Entries from a dataset:

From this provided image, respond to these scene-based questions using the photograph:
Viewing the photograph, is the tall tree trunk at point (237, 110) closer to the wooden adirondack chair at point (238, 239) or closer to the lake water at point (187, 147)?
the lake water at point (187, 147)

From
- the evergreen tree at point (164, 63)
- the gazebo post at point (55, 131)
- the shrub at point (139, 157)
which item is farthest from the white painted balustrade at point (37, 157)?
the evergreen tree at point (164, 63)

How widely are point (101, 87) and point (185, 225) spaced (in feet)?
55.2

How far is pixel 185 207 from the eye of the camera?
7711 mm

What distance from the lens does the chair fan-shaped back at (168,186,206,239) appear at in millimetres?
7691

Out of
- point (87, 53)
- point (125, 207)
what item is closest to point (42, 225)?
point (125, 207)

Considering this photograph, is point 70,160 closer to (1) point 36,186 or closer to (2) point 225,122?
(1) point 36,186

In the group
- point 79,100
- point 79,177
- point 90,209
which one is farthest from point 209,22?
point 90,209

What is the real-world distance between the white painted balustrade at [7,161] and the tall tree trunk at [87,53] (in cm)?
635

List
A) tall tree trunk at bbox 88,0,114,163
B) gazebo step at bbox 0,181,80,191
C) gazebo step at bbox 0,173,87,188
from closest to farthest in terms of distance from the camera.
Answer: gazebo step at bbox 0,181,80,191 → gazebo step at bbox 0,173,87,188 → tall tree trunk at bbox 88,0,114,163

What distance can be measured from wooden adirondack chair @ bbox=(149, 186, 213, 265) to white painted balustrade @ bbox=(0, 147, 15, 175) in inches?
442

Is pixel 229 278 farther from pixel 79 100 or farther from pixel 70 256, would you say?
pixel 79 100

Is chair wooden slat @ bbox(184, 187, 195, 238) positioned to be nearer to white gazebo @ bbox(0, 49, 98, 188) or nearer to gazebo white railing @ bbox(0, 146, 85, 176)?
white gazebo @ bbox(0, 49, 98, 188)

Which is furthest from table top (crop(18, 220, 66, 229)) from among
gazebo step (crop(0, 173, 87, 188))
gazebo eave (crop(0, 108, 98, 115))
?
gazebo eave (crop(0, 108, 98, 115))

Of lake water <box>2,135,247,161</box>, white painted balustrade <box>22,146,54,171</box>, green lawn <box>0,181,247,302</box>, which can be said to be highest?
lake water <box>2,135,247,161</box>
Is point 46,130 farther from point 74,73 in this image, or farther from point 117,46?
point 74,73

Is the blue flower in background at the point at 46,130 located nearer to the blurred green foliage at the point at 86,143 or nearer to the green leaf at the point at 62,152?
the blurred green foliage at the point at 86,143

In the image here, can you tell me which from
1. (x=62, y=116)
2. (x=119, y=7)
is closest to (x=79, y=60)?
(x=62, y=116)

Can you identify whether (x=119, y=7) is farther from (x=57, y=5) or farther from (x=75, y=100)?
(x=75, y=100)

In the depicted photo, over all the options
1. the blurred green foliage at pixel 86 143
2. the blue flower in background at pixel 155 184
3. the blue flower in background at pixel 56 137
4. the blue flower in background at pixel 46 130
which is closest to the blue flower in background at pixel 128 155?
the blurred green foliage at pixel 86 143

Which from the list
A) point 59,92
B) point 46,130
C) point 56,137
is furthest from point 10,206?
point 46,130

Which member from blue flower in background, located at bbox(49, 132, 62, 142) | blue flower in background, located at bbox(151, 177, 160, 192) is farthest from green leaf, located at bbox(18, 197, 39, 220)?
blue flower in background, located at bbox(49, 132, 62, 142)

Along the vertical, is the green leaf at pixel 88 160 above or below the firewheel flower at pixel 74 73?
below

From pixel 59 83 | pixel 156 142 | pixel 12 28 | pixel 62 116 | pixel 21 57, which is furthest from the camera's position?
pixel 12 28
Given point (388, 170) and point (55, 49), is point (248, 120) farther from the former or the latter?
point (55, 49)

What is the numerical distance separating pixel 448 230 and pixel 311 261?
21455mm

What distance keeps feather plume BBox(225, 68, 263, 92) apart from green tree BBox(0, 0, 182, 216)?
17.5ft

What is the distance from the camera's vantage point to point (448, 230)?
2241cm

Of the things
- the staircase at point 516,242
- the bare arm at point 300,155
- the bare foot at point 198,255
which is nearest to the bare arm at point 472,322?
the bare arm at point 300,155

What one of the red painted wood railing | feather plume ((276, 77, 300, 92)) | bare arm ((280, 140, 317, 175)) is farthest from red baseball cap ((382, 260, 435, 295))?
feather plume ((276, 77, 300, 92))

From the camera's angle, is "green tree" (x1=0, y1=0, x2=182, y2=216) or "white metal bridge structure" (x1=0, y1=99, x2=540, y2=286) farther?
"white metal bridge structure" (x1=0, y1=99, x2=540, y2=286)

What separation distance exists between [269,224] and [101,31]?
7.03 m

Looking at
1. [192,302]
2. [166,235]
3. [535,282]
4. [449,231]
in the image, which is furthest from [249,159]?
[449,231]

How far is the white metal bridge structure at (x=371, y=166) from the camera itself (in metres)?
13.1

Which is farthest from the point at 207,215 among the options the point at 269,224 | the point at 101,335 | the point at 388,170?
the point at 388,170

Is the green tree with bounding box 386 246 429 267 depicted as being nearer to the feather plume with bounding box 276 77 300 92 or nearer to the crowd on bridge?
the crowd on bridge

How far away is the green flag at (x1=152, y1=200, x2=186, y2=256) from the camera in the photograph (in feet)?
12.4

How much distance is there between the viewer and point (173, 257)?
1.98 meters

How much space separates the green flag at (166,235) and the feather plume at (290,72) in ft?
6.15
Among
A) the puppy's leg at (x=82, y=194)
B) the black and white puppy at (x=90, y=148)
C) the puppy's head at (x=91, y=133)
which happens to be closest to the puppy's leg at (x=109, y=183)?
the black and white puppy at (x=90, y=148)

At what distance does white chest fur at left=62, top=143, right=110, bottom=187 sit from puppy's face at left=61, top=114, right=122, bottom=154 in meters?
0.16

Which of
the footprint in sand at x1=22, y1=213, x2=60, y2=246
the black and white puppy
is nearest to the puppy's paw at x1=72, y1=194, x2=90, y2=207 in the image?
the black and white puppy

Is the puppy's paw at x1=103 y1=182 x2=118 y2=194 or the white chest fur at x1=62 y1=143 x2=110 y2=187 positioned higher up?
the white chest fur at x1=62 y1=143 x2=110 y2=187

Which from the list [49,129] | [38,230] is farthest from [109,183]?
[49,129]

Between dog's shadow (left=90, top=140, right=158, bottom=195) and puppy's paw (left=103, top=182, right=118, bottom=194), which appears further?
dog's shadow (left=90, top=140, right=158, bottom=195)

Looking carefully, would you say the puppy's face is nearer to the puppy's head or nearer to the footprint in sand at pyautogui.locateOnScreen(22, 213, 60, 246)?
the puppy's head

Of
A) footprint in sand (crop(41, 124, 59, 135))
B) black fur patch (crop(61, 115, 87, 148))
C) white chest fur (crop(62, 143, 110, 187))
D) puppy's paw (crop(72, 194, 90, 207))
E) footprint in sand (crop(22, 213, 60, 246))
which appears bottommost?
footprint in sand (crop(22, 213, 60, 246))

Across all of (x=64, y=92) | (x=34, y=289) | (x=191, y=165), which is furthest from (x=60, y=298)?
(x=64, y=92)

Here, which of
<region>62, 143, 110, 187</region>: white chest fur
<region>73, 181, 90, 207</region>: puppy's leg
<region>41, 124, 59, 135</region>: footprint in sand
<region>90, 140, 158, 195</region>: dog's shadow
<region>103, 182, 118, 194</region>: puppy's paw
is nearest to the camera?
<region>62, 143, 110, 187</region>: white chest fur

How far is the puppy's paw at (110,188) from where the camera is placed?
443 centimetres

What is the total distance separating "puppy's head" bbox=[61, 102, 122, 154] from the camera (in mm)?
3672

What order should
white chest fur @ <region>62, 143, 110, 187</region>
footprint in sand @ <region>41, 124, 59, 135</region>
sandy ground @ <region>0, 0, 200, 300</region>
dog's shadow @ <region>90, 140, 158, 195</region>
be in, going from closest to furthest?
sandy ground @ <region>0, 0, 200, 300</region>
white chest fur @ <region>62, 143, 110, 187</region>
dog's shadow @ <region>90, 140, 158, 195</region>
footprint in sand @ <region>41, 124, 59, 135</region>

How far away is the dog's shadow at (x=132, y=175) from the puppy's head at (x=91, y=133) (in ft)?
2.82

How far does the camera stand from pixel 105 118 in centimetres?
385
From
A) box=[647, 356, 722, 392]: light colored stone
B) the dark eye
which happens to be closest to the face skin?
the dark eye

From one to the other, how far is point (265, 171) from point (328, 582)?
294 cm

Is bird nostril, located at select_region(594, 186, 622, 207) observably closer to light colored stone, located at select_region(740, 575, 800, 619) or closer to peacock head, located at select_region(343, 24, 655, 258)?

Work to complete
Return every line from the one holding "What is the total" through the end of the data, exactly as it appears, with both ends kept and nothing else.

Exercise response
What is the total distance separating "puppy's head" bbox=[61, 102, 122, 154] from the camera (in mm)?
3672

What order should
white chest fur @ <region>62, 143, 110, 187</region>
footprint in sand @ <region>41, 124, 59, 135</region>
sandy ground @ <region>0, 0, 200, 300</region>
dog's shadow @ <region>90, 140, 158, 195</region>
be in, going from closest to furthest?
sandy ground @ <region>0, 0, 200, 300</region>
white chest fur @ <region>62, 143, 110, 187</region>
dog's shadow @ <region>90, 140, 158, 195</region>
footprint in sand @ <region>41, 124, 59, 135</region>

How far away is the dog's shadow at (x=132, y=175) from the puppy's head at (x=91, y=133) (in ft)?
2.82

How far does the camera stand from pixel 105 118 in centimetres?
385
From
A) box=[647, 356, 722, 392]: light colored stone
B) the dark eye
which happens to be closest to the face skin?
the dark eye

From one to the other, how far is point (265, 171) from point (328, 582)?
294 cm

Is bird nostril, located at select_region(594, 186, 622, 207) observably closer to light colored stone, located at select_region(740, 575, 800, 619) or closer to peacock head, located at select_region(343, 24, 655, 258)?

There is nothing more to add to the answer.